> _EXERCISE BRIEF_: Transcribe everything in the completion-matching patch from "From bb68ee8db7971b683fba7dd7bf404186872ba7cf Mon" down to "insertions(+), 27 deletions(-)".

> _PROVIDED TEXT_:
From bb68ee8db7971b683fba7dd7bf404186872ba7cf Mon Sep 17 00:00:00 2001
From: Peter Stephenson <pws@users.sourceforge.net>
Date: Sun, 8 Jun 2008 17:53:53 +0000
Subject: 25138(? mailing list stuck): rewrite of completion matching. Will one
 day use multibyte/wide characters, doesn't yet.

---
 Doc/Zsh/compwid.yo | 74 ++++++++++++++++++++++++++++++++++--------------------
 1 file changed, 47 insertions(+), 27 deletions(-)

(limited to 'Doc/Zsh/compwid.yo')

diff --git a/Doc/Zsh/compwid.yo b/Doc/Zsh/compwid.yo
index 438dc059b..a87aeac87 100644
--- a/Doc/Zsh/compwid.yo
+++ b/Doc/Zsh/compwid.yo
@@ -577,7 +577,7 @@ the next character typed inserts one of the characters given in the
 var(remove-chars).  This string is parsed as a characters class and
 understands the backslash sequences used by the tt(print) command.  For
 example, `tt(-r "a-z\t")' removes the suffix if the next character typed
-inserts a lowercase character or a TAB, and `tt(-r "^0-9")' removes the
+inserts a lower case character or a TAB, and `tt(-r "^0-9")' removes the
 suffix if the next character typed inserts anything but a digit. One extra
 backslash sequence is understood in this string: `tt(\-)' stands for
 all characters that insert nothing. Thus `tt(-S "=" -q)' is the same
@@ -857,9 +857,9 @@ which character sequences in the trial completion.  Any sequence of
 characters not handled in this fashion must match exactly, as usual.
 
 The forms of var(match-spec) understood are as follows. In each case, the
-form with an uppercase initial character retains the string already
+form with an upper case initial character retains the string already
 typed on the command line as the final result of completion, while with
-a lowercase initial character the string on the command line is changed
+a lower case initial character the string on the command line is changed
 into the corresponding part of the trial completion.
 
 startitem()
@@ -918,15 +918,35 @@ are not allowed, so the characters tt(!) and tt(^) have no special
 meaning directly after the opening brace.  They indicate that a range of
 characters on the line match a range of characters in the trial
 completion, but (unlike ordinary character classes) paired according to
-the corresponding position in the sequence. For example, to make any
-lowercase letter on the line match the corresponding uppercase letter in
-the trial completion, you can use `tt(m:{a-z}={A-Z})'.  More than one
-pair of classes can occur, in which case the first class before the
-tt(=) corresponds to the first after it, and so on.  If one side has
+the corresponding position in the sequence.  For example, to make any
+ASCII lower case letter on the line match the corresponding upper case
+letter in the trial completion, you can use `tt(m:{a-z}={A-Z})'
+(however, see below for the recommended form for this).  More
+than one pair of classes can occur, in which case the first class before
+the tt(=) corresponds to the first after it, and so on.  If one side has
 more such classes than the other side, the superfluous classes behave
 like normal character classes.  In anchor patterns correspondence classes
 also behave like normal character classes.

Saved entries
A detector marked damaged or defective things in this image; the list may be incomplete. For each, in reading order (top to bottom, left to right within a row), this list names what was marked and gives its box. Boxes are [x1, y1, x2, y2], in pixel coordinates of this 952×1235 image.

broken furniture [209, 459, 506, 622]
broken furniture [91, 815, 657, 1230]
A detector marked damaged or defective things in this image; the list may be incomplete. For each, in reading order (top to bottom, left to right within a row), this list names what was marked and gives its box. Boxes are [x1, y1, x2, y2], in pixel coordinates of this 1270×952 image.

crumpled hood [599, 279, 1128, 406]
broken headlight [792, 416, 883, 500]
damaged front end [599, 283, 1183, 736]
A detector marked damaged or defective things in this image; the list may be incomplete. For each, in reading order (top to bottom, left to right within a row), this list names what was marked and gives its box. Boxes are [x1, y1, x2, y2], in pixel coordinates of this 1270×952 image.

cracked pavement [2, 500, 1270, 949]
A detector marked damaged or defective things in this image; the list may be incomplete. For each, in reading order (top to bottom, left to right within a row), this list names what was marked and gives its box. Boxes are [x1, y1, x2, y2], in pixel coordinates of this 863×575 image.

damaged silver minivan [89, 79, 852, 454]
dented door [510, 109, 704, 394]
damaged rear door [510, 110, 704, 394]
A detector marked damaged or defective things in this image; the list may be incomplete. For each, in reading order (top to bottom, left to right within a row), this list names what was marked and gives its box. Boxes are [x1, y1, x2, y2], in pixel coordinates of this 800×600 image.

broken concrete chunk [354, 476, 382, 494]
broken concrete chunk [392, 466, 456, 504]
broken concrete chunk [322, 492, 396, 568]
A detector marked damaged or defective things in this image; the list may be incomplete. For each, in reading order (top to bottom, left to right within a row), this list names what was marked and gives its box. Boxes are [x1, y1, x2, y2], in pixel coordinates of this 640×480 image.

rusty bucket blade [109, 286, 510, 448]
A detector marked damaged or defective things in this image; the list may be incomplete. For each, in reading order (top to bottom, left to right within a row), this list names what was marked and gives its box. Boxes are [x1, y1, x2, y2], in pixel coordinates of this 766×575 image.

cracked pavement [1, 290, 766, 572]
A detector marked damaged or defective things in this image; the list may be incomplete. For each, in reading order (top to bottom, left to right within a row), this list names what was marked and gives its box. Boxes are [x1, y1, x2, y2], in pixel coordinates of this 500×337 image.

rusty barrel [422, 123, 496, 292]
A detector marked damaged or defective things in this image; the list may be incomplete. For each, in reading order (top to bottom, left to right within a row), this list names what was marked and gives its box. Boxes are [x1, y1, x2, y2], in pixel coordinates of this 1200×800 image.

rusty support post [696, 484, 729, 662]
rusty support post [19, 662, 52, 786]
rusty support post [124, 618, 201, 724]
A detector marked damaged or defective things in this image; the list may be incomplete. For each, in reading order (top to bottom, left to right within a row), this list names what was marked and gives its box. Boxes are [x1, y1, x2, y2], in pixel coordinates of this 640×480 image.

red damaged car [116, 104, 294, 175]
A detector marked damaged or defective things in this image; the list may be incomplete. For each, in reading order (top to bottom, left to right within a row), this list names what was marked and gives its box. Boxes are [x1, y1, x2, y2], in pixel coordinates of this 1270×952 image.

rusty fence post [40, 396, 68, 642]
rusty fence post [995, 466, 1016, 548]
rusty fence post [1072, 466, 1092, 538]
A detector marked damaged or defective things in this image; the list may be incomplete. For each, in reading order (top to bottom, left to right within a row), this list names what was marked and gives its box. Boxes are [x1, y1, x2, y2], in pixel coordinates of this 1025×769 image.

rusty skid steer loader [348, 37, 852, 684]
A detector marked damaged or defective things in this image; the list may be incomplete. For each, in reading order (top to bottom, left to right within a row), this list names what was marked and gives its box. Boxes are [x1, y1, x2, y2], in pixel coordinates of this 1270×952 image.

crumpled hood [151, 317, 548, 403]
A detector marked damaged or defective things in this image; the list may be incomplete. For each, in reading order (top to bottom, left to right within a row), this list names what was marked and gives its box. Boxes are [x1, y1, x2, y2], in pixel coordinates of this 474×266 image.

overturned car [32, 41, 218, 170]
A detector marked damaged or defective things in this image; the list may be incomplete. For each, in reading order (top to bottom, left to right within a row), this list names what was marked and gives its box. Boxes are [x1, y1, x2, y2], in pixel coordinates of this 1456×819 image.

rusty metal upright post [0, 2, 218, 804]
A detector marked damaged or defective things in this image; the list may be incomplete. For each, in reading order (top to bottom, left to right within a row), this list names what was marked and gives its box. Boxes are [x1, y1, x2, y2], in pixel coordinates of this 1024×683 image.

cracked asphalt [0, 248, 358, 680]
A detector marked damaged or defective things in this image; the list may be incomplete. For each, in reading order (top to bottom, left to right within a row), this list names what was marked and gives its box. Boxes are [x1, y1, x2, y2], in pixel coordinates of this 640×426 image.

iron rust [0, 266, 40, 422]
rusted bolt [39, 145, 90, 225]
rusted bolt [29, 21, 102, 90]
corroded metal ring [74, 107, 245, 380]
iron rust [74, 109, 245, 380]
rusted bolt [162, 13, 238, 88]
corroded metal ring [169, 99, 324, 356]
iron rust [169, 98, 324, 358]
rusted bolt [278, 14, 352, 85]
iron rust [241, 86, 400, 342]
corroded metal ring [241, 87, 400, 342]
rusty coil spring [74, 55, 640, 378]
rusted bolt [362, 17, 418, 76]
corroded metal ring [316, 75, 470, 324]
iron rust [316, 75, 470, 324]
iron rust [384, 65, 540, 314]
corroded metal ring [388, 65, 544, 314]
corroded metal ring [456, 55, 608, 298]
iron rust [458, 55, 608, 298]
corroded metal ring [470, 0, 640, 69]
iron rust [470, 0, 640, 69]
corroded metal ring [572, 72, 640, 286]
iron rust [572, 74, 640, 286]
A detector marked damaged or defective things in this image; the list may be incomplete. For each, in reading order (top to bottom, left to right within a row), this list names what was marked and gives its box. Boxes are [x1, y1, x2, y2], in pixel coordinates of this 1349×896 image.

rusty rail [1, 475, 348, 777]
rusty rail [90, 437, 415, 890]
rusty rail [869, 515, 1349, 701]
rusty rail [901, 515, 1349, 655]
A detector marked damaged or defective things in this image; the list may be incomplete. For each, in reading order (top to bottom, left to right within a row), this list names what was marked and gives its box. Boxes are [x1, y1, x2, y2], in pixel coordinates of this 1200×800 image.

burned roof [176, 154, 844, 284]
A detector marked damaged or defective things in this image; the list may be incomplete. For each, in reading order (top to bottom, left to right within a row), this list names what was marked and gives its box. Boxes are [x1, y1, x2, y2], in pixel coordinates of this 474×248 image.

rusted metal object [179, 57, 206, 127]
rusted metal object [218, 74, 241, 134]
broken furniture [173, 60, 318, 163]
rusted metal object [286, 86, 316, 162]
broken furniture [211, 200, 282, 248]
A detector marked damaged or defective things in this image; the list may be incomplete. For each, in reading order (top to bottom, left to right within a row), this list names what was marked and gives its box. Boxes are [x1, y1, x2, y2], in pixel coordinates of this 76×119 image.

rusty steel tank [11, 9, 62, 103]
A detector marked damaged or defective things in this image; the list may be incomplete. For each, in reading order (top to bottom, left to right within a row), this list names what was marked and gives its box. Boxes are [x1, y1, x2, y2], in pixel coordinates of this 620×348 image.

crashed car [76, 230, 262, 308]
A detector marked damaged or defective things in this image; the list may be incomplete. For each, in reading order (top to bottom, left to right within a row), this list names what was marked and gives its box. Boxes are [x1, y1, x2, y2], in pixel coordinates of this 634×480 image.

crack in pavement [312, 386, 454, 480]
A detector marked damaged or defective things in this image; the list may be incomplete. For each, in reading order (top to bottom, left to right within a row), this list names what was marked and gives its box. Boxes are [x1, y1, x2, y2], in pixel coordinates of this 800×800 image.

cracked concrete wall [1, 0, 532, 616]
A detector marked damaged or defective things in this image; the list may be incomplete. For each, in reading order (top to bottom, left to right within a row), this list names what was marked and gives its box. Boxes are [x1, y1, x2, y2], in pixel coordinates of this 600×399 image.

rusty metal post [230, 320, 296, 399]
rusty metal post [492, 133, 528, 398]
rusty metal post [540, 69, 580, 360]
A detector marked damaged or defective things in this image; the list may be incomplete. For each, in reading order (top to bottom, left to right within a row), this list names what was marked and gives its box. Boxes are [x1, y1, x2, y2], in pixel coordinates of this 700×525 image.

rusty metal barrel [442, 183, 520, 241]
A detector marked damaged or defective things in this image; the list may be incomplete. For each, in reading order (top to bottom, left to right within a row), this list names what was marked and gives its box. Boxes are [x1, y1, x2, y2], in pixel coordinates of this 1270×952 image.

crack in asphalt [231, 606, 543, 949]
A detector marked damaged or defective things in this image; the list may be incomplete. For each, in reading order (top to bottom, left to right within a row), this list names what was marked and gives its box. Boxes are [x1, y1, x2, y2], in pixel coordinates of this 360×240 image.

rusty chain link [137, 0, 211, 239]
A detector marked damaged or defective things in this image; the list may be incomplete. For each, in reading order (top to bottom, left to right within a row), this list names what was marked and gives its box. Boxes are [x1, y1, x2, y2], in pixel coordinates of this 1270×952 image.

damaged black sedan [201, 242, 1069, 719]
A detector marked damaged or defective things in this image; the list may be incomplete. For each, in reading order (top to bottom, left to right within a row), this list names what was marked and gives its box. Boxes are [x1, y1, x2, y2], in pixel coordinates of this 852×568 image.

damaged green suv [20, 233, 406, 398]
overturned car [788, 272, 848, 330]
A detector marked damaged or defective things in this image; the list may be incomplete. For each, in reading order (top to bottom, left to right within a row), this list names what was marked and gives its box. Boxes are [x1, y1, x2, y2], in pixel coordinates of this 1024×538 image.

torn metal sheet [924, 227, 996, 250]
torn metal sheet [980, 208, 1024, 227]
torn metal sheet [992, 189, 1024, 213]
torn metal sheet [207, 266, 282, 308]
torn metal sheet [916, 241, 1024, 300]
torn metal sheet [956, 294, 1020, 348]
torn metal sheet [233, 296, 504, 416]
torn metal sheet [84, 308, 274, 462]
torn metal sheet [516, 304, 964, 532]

> _EXERCISE RESPONSE_:
From bb68ee8db7971b683fba7dd7bf404186872ba7cf Mon Sep 17 00:00:00 2001
From: Peter Stephenson <pws@users.sourceforge.net>
Date: Sun, 8 Jun 2008 17:53:53 +0000
Subject: 25138(? mailing list stuck): rewrite of completion matching. Will one
 day use multibyte/wide characters, doesn't yet.

---
 Doc/Zsh/compwid.yo | 74 ++++++++++++++++++++++++++++++++++--------------------
 1 file changed, 47 insertions(+), 27 deletions(-)